Obama and his aides have already rehearsed a Democratic defeat in the midterm elections, and have decided to reorganize their priorities. With 2012 in the back of their minds, Democrats are expected to focus on domestic issues, avoiding battles on foreign policy.

This means Obama’s zeal for the peace process will recede. Washington’s mood on engagement of hostile regimes, such as Iran and Syria, will likely sour.
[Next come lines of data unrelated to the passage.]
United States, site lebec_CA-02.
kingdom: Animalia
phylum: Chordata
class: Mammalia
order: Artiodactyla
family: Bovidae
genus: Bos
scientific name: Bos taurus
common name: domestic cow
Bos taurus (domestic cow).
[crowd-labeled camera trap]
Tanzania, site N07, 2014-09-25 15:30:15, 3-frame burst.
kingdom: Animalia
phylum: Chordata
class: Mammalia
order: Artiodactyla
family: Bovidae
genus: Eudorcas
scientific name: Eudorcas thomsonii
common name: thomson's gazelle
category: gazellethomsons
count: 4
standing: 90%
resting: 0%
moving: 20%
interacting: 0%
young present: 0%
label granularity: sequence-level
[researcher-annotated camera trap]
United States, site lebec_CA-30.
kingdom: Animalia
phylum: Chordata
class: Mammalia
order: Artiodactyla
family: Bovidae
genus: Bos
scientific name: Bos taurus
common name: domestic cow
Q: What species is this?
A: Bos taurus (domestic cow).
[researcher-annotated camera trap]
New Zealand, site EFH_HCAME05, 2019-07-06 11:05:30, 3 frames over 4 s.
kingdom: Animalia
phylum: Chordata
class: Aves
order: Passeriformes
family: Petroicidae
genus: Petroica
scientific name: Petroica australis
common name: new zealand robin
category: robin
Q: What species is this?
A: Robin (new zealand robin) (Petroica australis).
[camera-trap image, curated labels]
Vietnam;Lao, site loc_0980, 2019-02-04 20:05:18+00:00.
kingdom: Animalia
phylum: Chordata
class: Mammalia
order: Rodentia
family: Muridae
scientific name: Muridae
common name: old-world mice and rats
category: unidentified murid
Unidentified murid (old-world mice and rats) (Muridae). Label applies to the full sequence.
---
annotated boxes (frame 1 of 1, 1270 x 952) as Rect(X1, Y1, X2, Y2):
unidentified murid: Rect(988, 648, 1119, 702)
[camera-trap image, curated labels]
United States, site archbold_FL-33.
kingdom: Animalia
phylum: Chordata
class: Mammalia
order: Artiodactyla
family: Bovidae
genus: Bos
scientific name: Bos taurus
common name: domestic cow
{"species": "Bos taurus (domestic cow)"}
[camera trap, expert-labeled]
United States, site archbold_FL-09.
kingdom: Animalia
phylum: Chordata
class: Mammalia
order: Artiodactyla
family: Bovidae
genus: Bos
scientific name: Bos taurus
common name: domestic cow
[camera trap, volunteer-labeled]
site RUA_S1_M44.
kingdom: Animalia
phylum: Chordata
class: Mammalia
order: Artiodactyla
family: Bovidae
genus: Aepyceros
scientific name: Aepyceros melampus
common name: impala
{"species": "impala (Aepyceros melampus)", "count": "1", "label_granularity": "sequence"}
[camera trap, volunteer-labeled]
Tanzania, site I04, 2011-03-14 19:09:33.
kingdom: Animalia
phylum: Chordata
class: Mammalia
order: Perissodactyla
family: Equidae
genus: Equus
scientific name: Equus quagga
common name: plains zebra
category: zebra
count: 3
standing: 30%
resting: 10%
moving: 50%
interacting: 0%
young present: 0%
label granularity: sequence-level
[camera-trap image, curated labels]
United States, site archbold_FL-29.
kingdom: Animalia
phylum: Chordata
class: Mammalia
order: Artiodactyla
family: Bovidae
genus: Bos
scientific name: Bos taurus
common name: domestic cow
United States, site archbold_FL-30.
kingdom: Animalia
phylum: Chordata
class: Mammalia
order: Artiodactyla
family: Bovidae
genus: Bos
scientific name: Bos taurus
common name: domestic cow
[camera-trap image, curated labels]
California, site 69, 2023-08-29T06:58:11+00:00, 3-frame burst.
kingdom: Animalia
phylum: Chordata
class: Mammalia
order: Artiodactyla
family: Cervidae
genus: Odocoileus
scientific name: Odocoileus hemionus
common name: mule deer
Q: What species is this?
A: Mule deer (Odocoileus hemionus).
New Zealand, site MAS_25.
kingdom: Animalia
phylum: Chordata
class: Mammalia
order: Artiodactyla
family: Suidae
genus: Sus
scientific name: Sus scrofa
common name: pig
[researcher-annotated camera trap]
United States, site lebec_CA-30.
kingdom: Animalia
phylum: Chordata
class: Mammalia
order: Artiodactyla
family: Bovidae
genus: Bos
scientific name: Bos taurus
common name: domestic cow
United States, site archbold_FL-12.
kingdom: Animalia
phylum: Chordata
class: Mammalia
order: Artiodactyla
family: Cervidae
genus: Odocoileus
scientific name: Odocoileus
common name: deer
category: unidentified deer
More aircraft carriers are expected to sail from US ports to the Gulf, in order to turn the heat on Iran and other adversaries.

With the House of Representatives in Republican hands, Obama will either have to turn into a hawk like Clinton, gritting America’s teeth to the world, or risk appearing weak like Carter, and exit the White House without a second term.

Obama’s attempts to settle disputes through diplomacy in the Middle East have proven disastrous. As such, America’s foreign policy has shifted from engagement to more confrontation. A Republican victory will bring a more assertive American superpower to the world stage.

Hussain Abdul-Hussain is the Washington Correspondent of Kuwaiti daily Al Rai.